Directions:
In the copy you make of the entries, no picture should appear, and every word must match.

Data section:
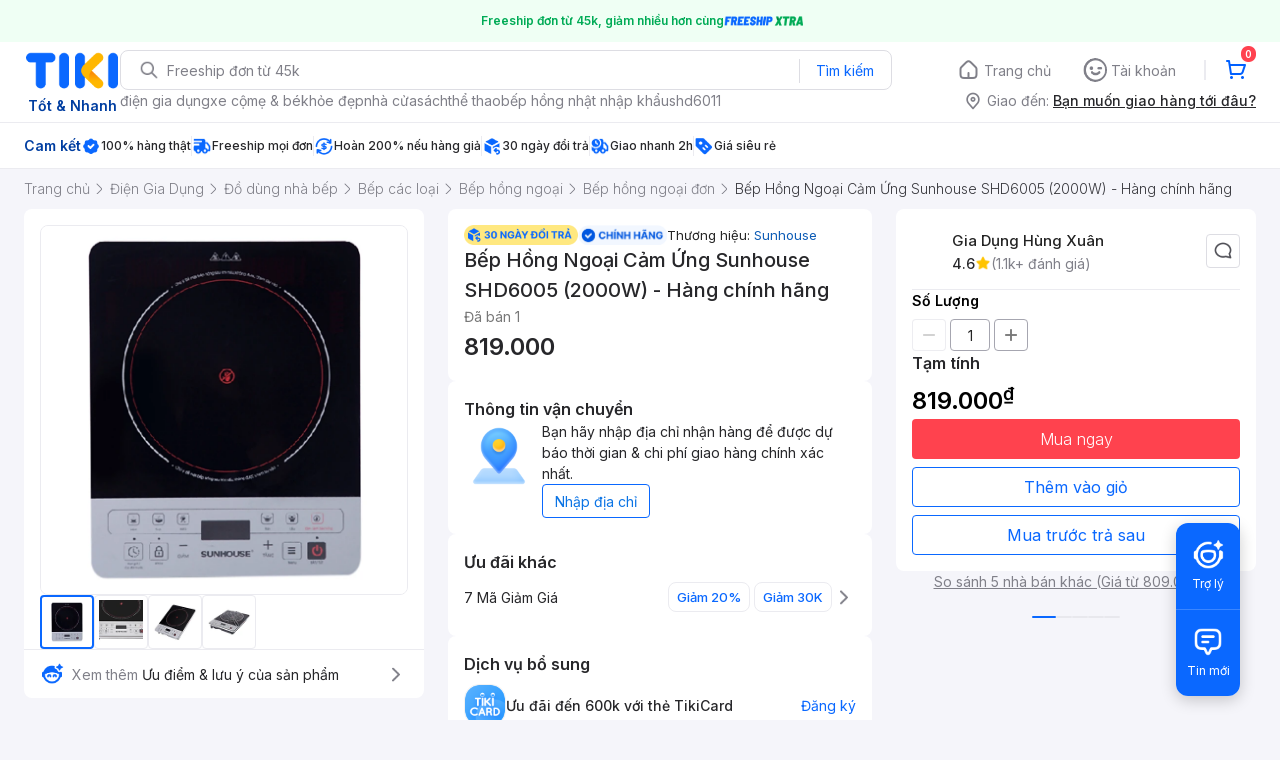

--- FILE ---
content_type: application/javascript; charset=UTF-8
request_url: https://frontend.tikicdn.com/_desktop-next/_next/static/chunks/comp.PDP.ProductInfo.ComboDeal.857f19d3da3dfe88.js
body_size: 619
content:
"use strict";(self.webpackChunk_N_E=self.webpackChunk_N_E||[]).push([[98173],{97985:function(e,n,l){l.r(n);var i=l(24246),o=l(65218),a=l.n(o),u=l(95019),r=l(72927),s=l(77379),d=a()((function(){return l.e(47340).then(l.bind(l,68624))}),{loadableGenerated:{webpack:function(){return[68624]}},ssr:!1,loading:function(){return null}});n.default=function(){var e,n=(0,s.Z)(),l=n.isHaveComboDeal,o=n.comboDeal,a=null!==o&&void 0!==o?o:{},t=a.view_more_url,c=a.view_more_text,v=a.new_combo,m=a.items,b=void 0===m?[]:m;return!l||(null===b||void 0===b?void 0:b.length)<=1?null:(0,i.jsxs)(r.Qf,{children:[(0,i.jsx)(r.lM,{children:(0,i.jsxs)("div",{className:"wrapper",children:[(0,i.jsx)(r.lM,{children:null!==(e=null===v||void 0===v?void 0:v.title)&&void 0!==e?e:"Mua nhi\u1ec1u gi\u1ea3m s\xe2u"}),t&&(0,i.jsx)(u.Z,{route:t,isSPA:!0,children:(0,i.jsx)("span",{className:"see-all",children:c})})]})}),(0,i.jsx)(r.pO,{children:(0,i.jsx)(d,{data:o})})]})}},77379:function(e,n,l){var i=l(99729),o=l.n(i),a=l(90104),u=l.n(a),r=l(27378),s=l(37254),d=l(18191),t=l(40582);n.Z=function(){var e=(0,s.v9)(t.yy),n=e.response,l=(void 0===n?{}:n).bundleDeal,i=e.loading,a=(0,s.v9)(d.ZG),c=a.response,v=void 0===c?{}:c,m=a.loading,b=(0,r.useMemo)((function(){return!u()(o()(l,"data"))}),[l]);return{isHaveComboDeal:(0,r.useMemo)((function(){return!u()(null===v||void 0===v?void 0:v.items)}),[v]),isHaveBundleDeal:b,comboDeal:v,bundleDeal:l,bundleDealLoading:i,comboDealLoading:m}}}}]);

Result of this task:
--- FILE ---
content_type: application/javascript; charset=UTF-8
request_url: https://frontend.tikicdn.com/_desktop-next/_next/static/chunks/comp.PDP.ProductInfo.ComboDeal.857f19d3da3dfe88.js
body_size: 619
content:
"use strict";(self.webpackChunk_N_E=self.webpackChunk_N_E||[]).push([[98173],{97985:function(e,n,l){l.r(n);var i=l(24246),o=l(65218),a=l.n(o),u=l(95019),r=l(72927),s=l(77379),d=a()((function(){return l.e(47340).then(l.bind(l,68624))}),{loadableGenerated:{webpack:function(){return[68624]}},ssr:!1,loading:function(){return null}});n.default=function(){var e,n=(0,s.Z)(),l=n.isHaveComboDeal,o=n.comboDeal,a=null!==o&&void 0!==o?o:{},t=a.view_more_url,c=a.view_more_text,v=a.new_combo,m=a.items,b=void 0===m?[]:m;return!l||(null===b||void 0===b?void 0:b.length)<=1?null:(0,i.jsxs)(r.Qf,{children:[(0,i.jsx)(r.lM,{children:(0,i.jsxs)("div",{className:"wrapper",children:[(0,i.jsx)(r.lM,{children:null!==(e=null===v||void 0===v?void 0:v.title)&&void 0!==e?e:"Mua nhi\u1ec1u gi\u1ea3m s\xe2u"}),t&&(0,i.jsx)(u.Z,{route:t,isSPA:!0,children:(0,i.jsx)("span",{className:"see-all",children:c})})]})}),(0,i.jsx)(r.pO,{children:(0,i.jsx)(d,{data:o})})]})}},77379:function(e,n,l){var i=l(99729),o=l.n(i),a=l(90104),u=l.n(a),r=l(27378),s=l(37254),d=l(18191),t=l(40582);n.Z=function(){var e=(0,s.v9)(t.yy),n=e.response,l=(void 0===n?{}:n).bundleDeal,i=e.loading,a=(0,s.v9)(d.ZG),c=a.response,v=void 0===c?{}:c,m=a.loading,b=(0,r.useMemo)((function(){return!u()(o()(l,"data"))}),[l]);return{isHaveComboDeal:(0,r.useMemo)((function(){return!u()(null===v||void 0===v?void 0:v.items)}),[v]),isHaveBundleDeal:b,comboDeal:v,bundleDeal:l,bundleDealLoading:i,comboDealLoading:m}}}}]);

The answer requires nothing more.